Governo Federal muda regra de cálculo e oficializa reajuste de 5,4% no piso do magistério

Compartilhe

por Redação do Interior

O presidente Luiz Inácio Lula da Silva (PT) encaminhou ao Congresso Nacional, nesta quarta-feira (21), a Medida Provisória que redefine o cálculo do piso salarial nacional dos professores da educação básica pública e estabelece um reajuste de 5,40% para 2026. Com a medida, o valor mínimo passa a ser de R$ 5.130,63 para jornada de 40 horas semanais.

A MP foi assinada em cerimônia no Palácio do Planalto, em Brasília, com a presença do ministro da Educação, Camilo Santana, e da ministra das Relações Institucionais, Gleisi Hoffmann.

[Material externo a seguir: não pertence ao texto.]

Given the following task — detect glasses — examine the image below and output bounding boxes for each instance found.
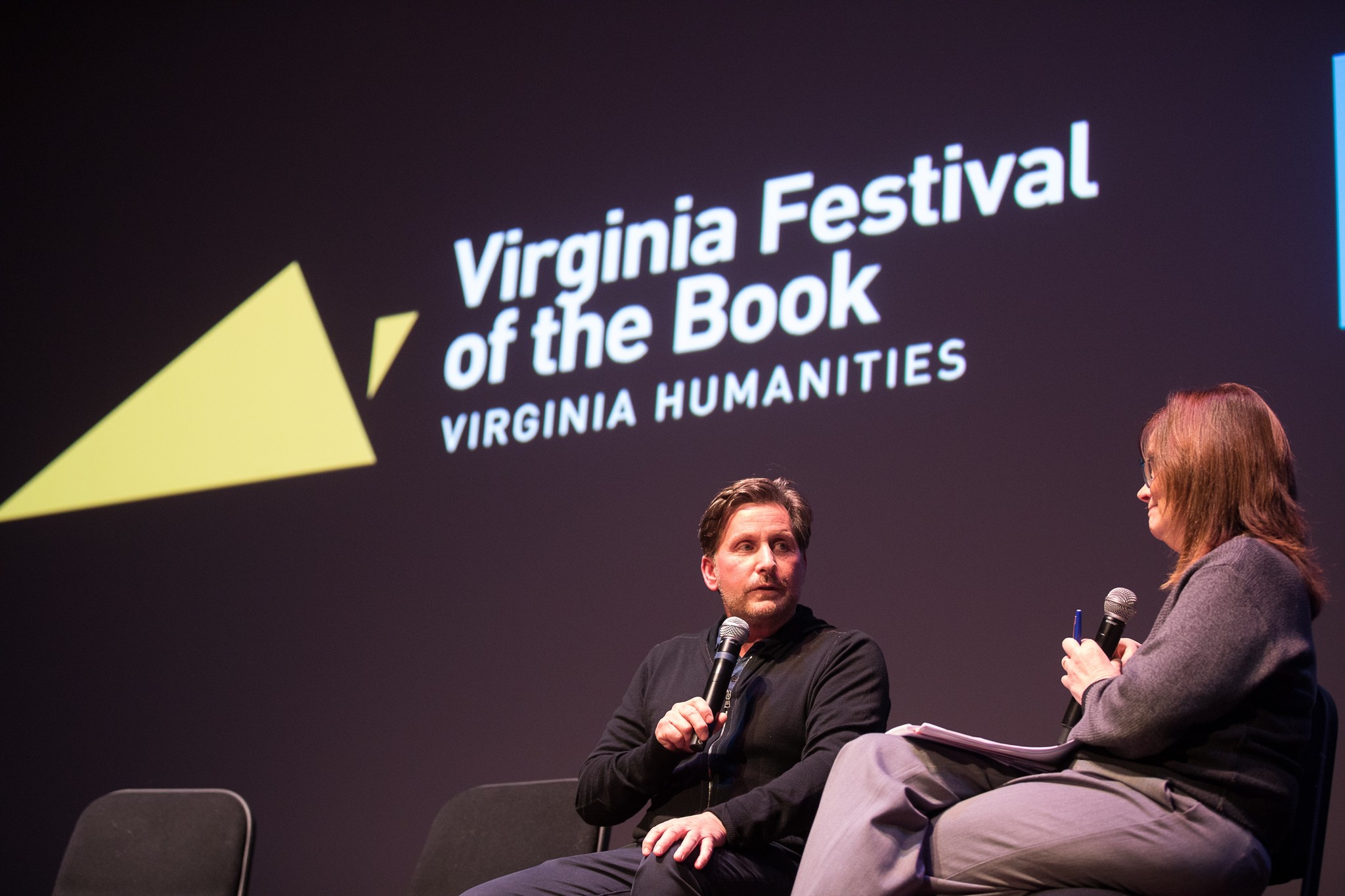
[1140,456,1155,488]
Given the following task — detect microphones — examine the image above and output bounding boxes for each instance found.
[1058,588,1137,747]
[688,616,749,753]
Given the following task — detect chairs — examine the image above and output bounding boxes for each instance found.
[408,777,612,896]
[51,788,253,895]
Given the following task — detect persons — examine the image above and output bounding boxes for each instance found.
[459,476,890,896]
[786,383,1326,896]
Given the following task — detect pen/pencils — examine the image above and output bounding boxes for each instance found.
[1073,609,1082,644]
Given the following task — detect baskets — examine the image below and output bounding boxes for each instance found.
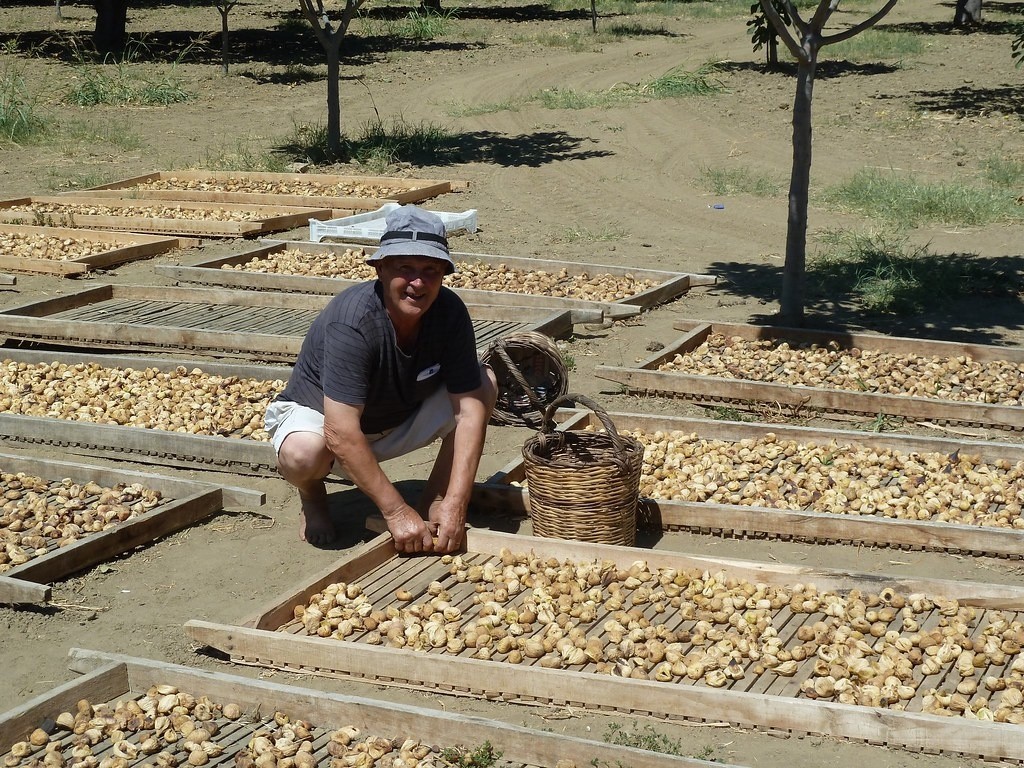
[479,331,570,427]
[522,394,644,548]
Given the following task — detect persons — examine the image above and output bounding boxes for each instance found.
[263,204,499,554]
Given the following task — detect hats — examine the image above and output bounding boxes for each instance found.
[365,204,454,275]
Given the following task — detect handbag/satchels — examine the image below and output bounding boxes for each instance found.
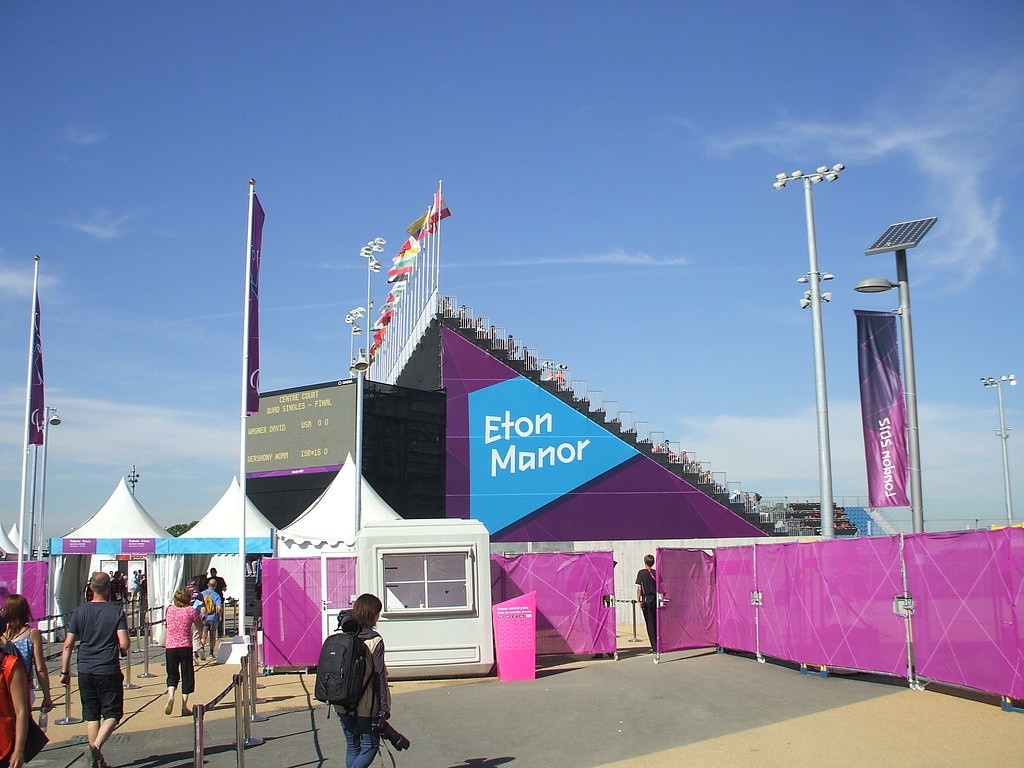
[12,717,48,763]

O texto altera a metodologia prevista na Lei nº 11.738/2008, que institui o piso do magistério.

Atualmente, o piso salarial está fixado em R$ 4.867,77, valor definido após reajuste de 6,27% em 2025. Pela regra original da lei, o aumento para 2026 seria de apenas 0,37%, o que representaria um acréscimo aproximado de R$ 18, elevando o piso para R$ 4.885,78. O índice provocou forte reação negativa entre professores e entidades representativas da categoria.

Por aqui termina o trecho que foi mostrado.